"It is not complicated to lead the spiritual life. But it is difficult. We are blind and subject to a thousand illusions. We must expect to be making mistakes all the time. We must be content to fail repeatedly and to begin again to try to deny ourselves for the love of God.
It is when we are angry at our own mistakes that we tend most of all to deny ourselves for love of ourselves [i.e., our ego-self]. We want to shake off the hateful thing that has humbled us. In our rush to escape the humiliation of our mistakes, we run headfirst into the opposite error, seeking compensation.
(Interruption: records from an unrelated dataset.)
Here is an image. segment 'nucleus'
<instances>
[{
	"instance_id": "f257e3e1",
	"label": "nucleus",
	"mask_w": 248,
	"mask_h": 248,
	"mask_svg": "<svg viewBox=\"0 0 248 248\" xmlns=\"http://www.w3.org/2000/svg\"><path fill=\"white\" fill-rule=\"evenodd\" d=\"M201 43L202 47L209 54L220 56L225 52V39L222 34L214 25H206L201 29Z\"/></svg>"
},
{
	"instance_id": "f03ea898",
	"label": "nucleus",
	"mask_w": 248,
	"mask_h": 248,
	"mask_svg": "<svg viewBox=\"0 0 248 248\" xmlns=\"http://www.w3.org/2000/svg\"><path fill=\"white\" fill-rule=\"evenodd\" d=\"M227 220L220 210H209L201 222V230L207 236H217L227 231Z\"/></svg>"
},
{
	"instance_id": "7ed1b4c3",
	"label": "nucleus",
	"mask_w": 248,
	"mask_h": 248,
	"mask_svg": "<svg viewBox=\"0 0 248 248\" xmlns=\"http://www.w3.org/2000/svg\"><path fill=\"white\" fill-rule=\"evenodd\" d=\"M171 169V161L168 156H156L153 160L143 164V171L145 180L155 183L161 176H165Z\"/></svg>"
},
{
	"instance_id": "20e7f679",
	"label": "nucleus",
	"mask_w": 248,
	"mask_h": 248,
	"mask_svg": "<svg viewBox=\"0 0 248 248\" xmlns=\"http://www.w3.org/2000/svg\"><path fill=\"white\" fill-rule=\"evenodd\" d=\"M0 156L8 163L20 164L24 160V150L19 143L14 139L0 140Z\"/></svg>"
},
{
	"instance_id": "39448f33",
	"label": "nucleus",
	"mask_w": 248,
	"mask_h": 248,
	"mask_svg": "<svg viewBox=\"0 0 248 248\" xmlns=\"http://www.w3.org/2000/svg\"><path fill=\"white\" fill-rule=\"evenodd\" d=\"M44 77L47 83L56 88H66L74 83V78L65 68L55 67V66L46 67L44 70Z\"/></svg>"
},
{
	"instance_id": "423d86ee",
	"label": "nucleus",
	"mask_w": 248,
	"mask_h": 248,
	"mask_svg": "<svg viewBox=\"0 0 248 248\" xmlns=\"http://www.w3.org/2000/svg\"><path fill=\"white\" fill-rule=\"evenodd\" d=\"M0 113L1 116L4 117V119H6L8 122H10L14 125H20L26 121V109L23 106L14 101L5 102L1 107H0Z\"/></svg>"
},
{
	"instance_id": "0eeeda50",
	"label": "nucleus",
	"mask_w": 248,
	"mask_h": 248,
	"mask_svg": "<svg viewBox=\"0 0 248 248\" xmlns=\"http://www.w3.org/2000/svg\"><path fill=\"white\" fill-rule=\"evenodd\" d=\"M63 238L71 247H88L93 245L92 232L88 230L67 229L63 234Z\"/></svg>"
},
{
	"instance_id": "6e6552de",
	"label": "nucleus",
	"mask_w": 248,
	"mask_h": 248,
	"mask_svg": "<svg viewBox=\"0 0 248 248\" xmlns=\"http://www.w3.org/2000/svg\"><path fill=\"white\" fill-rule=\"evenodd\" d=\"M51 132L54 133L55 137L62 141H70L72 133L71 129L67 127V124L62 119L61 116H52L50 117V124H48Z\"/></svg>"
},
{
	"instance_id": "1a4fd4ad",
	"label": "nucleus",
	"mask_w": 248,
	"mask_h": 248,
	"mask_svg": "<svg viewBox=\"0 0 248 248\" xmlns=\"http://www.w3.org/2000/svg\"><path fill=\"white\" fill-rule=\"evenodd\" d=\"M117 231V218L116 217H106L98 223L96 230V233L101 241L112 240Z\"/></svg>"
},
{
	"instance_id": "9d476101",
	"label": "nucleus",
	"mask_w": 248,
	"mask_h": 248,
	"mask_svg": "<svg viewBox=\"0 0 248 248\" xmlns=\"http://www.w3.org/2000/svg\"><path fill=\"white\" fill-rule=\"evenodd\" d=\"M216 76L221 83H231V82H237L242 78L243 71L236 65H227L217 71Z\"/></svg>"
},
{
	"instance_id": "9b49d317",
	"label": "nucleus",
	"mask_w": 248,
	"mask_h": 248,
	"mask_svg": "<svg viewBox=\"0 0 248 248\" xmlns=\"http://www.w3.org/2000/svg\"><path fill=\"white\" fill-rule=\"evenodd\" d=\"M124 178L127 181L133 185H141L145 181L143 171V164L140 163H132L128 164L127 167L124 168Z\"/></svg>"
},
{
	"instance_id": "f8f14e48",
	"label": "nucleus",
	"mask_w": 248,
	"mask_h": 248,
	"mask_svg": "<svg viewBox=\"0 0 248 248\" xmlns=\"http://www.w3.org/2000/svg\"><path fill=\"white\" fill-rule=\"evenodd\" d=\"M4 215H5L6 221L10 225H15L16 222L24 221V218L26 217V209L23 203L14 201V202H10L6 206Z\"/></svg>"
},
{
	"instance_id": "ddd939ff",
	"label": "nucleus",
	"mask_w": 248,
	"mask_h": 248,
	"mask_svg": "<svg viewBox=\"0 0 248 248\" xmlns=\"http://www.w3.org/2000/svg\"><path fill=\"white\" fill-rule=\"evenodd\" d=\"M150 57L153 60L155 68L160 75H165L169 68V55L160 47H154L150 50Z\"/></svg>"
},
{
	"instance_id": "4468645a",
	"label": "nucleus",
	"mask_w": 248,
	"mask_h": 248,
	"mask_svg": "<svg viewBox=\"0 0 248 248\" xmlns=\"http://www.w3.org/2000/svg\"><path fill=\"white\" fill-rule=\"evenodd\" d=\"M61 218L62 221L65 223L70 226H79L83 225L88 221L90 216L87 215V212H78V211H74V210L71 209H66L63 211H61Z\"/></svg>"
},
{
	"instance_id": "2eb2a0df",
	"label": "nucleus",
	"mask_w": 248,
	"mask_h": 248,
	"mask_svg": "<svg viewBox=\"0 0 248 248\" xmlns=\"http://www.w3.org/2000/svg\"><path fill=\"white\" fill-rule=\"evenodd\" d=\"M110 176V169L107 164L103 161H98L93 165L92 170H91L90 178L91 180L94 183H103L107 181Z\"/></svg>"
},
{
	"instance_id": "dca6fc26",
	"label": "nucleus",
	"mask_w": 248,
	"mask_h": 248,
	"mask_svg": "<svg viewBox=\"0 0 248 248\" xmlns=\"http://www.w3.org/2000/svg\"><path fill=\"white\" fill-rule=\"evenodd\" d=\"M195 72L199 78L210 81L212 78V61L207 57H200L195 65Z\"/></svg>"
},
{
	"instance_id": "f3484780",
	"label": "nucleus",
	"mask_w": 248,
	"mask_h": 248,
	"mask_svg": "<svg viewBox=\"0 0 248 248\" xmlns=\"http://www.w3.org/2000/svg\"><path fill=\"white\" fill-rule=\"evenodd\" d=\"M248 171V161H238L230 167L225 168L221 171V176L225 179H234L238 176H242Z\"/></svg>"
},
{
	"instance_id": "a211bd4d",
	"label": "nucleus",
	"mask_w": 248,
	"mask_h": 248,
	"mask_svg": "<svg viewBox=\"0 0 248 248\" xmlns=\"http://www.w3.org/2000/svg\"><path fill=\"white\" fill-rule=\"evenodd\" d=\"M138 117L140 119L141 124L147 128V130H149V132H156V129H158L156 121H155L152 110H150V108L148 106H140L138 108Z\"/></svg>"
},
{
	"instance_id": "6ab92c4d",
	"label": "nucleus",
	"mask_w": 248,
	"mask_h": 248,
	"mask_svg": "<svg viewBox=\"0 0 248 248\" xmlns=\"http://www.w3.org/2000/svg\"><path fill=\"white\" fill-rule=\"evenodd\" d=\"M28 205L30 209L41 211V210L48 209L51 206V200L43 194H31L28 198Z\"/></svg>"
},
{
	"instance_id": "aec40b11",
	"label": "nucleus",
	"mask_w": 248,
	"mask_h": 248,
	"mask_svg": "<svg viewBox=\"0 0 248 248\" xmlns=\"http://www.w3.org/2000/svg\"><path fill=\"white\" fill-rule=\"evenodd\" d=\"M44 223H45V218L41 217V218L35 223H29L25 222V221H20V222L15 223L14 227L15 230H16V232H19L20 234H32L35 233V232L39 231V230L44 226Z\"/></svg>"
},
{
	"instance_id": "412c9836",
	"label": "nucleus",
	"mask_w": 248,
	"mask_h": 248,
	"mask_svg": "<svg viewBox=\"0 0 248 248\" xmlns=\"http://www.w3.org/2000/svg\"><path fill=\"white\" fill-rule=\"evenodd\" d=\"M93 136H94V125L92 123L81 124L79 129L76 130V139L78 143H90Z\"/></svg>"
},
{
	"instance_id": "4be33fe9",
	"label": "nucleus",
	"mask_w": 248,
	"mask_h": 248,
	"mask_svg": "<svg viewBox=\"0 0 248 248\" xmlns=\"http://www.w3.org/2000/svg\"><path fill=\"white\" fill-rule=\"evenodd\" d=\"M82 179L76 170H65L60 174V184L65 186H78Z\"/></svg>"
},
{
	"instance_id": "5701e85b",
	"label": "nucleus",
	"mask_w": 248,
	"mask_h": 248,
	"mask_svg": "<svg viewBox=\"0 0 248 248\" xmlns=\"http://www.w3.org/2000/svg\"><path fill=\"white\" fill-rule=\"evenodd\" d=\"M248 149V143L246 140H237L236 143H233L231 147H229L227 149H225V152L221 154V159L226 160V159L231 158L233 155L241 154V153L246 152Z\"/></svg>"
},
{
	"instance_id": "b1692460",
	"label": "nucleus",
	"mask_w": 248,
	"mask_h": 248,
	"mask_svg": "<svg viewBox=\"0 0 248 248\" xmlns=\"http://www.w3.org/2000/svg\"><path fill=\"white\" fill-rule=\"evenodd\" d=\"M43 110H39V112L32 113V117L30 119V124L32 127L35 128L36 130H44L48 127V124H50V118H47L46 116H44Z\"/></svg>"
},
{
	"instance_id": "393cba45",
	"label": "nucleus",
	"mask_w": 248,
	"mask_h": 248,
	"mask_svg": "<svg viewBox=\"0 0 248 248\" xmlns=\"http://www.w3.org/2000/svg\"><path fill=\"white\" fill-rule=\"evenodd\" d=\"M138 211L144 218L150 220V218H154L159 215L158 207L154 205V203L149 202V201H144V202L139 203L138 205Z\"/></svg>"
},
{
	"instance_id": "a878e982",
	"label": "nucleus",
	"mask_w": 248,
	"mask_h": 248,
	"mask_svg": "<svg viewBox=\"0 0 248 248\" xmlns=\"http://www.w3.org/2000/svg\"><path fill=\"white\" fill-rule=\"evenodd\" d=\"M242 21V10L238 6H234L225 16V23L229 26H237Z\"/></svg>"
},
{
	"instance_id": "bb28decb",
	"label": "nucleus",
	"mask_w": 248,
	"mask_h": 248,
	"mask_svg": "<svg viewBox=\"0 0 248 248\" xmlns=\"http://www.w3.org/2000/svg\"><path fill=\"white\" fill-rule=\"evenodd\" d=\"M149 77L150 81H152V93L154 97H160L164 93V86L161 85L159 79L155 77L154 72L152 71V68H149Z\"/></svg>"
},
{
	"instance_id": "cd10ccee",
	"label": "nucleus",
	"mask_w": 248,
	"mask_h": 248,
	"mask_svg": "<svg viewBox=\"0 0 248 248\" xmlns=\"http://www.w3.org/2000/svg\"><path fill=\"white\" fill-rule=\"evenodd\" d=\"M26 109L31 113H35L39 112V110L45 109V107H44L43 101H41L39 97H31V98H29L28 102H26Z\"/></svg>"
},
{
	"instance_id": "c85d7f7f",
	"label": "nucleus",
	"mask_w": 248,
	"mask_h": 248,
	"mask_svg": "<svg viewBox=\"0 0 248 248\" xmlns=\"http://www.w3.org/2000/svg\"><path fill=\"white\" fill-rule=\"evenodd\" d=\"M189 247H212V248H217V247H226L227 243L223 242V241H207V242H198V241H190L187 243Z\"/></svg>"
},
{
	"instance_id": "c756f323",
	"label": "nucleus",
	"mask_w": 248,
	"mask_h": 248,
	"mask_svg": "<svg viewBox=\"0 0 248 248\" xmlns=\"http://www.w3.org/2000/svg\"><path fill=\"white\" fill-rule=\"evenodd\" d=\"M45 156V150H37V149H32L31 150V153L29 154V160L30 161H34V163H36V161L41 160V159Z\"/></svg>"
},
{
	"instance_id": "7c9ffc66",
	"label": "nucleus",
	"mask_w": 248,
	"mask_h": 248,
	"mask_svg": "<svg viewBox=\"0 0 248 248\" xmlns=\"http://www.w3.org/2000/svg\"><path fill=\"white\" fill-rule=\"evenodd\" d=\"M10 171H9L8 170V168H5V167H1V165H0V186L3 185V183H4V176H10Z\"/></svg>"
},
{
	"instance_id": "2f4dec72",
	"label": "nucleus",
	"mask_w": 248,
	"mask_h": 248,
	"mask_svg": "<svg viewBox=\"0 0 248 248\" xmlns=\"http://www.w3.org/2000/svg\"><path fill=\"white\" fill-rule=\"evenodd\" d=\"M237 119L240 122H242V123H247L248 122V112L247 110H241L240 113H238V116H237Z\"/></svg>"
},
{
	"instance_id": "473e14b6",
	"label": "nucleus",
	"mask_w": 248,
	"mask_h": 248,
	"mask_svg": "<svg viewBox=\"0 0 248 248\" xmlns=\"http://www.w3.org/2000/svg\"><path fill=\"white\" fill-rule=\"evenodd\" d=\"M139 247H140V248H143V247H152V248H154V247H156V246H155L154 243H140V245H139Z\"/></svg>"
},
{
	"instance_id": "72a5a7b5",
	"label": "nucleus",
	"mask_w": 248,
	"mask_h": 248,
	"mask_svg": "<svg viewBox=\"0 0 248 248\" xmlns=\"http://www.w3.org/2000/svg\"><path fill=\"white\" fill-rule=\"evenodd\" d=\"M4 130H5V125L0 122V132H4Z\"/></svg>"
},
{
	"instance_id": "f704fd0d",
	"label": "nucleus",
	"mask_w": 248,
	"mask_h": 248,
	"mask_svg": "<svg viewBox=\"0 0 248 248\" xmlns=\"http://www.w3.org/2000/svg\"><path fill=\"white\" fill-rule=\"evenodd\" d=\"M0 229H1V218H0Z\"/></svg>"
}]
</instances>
And so we spend our lives running back and forth from one attachment to another . . .
The thing to do, when you have made a mistake, is not to give up doing what you were doing and start something altogether new, but to start over again with the thing you began badly and try, for the love of God, to do it well."
Thomas Merton, 1949
Photo: New growth springs from the base of a burned stalk; High Park Burn, Rist Canyon, CO; July 2, 2012. I took this photo on the very first day that the Larimer County Sheriff's Department allowed us to go back up the canyon.
I've often experienced first-hand what Merton is talking about here. For me, the "opposite error" Merton speaks of is the tendency to beat myself up for having the behavior or issue that I'm fighting. Liberation comes when I realize that the attitude of guilt is just as constrictive - and therefore as ego-based - as the behavior I'm fighting!